[kernel] Add two patches to fix stalls in khugepaged (rhbz 735946)

Josh Boyer jwboyer at fedoraproject.org
Mon Oct 17 17:34:54 UTC 2011


commit 922059227ce012ccb60adaefee0e4237f46bee46
Author: Josh Boyer <jwboyer at redhat.com>
Date:   Mon Oct 17 13:24:14 2011 -0400

    Add two patches to fix stalls in khugepaged (rhbz 735946)

 ...imit-direct-reclaim-for-higher-order-allo.patch |   54 +++++++++++++
 ...claim-compaction-if-compaction-can-procee.patch |   81 ++++++++++++++++++++
 TODO                                               |    1 +
 kernel.spec                                        |   11 +++
 4 files changed, 147 insertions(+), 0 deletions(-)
---
diff --git a/0001-mm-vmscan-Limit-direct-reclaim-for-higher-order-allo.patch b/0001-mm-vmscan-Limit-direct-reclaim-for-higher-order-allo.patch
new file mode 100644
index 0000000..77777f0
--- /dev/null
+++ b/0001-mm-vmscan-Limit-direct-reclaim-for-higher-order-allo.patch
@@ -0,0 +1,54 @@
+From 6b7025ea927d290a59d2772828435c1893f0267f Mon Sep 17 00:00:00 2001
+From: Rik van Riel <riel at redhat.com>
+Date: Fri, 7 Oct 2011 16:17:22 +0100
+Subject: [PATCH 1/2] mm: vmscan: Limit direct reclaim for higher order
+ allocations
+
+When suffering from memory fragmentation due to unfreeable pages,
+THP page faults will repeatedly try to compact memory.  Due to the
+unfreeable pages, compaction fails.
+
+Needless to say, at that point page reclaim also fails to create
+free contiguous 2MB areas.  However, that doesn't stop the current
+code from trying, over and over again, and freeing a minimum of 4MB
+(2UL << sc->order pages) at every single invocation.
+
+This resulted in my 12GB system having 2-3GB free memory, a
+corresponding amount of used swap and very sluggish response times.

◆ APPLY WHAT YOU READ
**a.** List every memory size given in the patch description of the khugepaged commit.
**b.** Carry on writing the khugepaged commit after its last line.
The listing that comes next has no connection to the khugepaged commit.

◆ MATERIAL PROVIDED
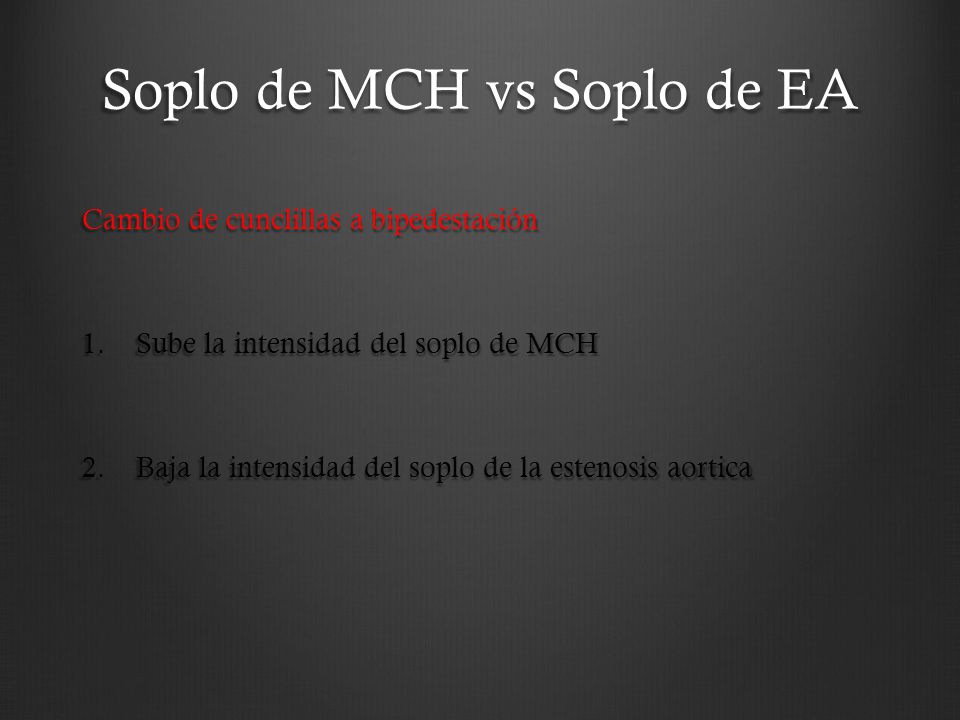 Soplo de MCH vs Soplo de EA

Cambio de cunclillas a bipedestación

1. Sube la intensidad del soplo de MCH

2. Baja la intensidad del soplo de la estenosis aortica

◆ ANSWERS PROVIDED
**a.** 2MB, 4MB, 12GB, 2-3GB

**b.**
+
+This can be avoided by having the direct reclaim code not reclaim from
+zones that already have plenty of free memory available for compaction.
+
+If compaction still fails due to unmovable memory, doing additional
+reclaim will only hurt the system, not help.
+
+Signed-off-by: Rik van Riel <riel at redhat.com>
+Signed-off-by: Mel Gorman <mgorman at suse.de>
+---
+ mm/vmscan.c |   10 ++++++++++
+ 1 files changed, 10 insertions(+), 0 deletions(-)
+
+diff --git a/mm/vmscan.c b/mm/vmscan.c
+index 6072d74..8c03534 100644
+--- a/mm/vmscan.c
++++ b/mm/vmscan.c
+@@ -2022,6 +2022,16 @@ static void shrink_zones(int priority, struct zonelist *zonelist,
+ 				continue;
+ 			if (zone->all_unreclaimable && priority != DEF_PRIORITY)
+ 				continue;	/* Let kswapd poll it */
++			if (COMPACTION_BUILD) {
++				/*
++				 * If we already have plenty of memory free
++				 * for compaction, don't free any more.
++				 */
++				if (sc->order > PAGE_ALLOC_COSTLY_ORDER &&
++					(compaction_suitable(zone, sc->order) ||
++					 compaction_deferred(zone)))
++					continue;
++			}
+ 			/*
+ 			 * This steals pages from memory cgroups over softlimit
+ 			 * and returns the number of reclaimed pages and
+-- 
+1.7.6.4
+
diff --git a/0002-mm-Abort-reclaim-compaction-if-compaction-can-procee.patch b/0002-mm-Abort-reclaim-compaction-if-compaction-can-procee.patch
new file mode 100644
index 0000000..e74b64d
--- /dev/null
+++ b/0002-mm-Abort-reclaim-compaction-if-compaction-can-procee.patch
@@ -0,0 +1,81 @@
+From c01043c9aa51a63bd01c60e53494ca4a7e994542 Mon Sep 17 00:00:00 2001
+From: Mel Gorman <mgorman at suse.de>
+Date: Fri, 7 Oct 2011 16:17:23 +0100
+Subject: [PATCH 2/2] mm: Abort reclaim/compaction if compaction can proceed
+
+If compaction can proceed, shrink_zones() stops doing any work but
+the callers still shrink_slab(), raises the priority and potentially
+sleeps.  This patch aborts direct reclaim/compaction entirely if
+compaction can proceed.
+
+Signed-off-by: Mel Gorman <mgorman at suse.de>
+---
+ mm/vmscan.c |   20 ++++++++++++++++----
+ 1 files changed, 16 insertions(+), 4 deletions(-)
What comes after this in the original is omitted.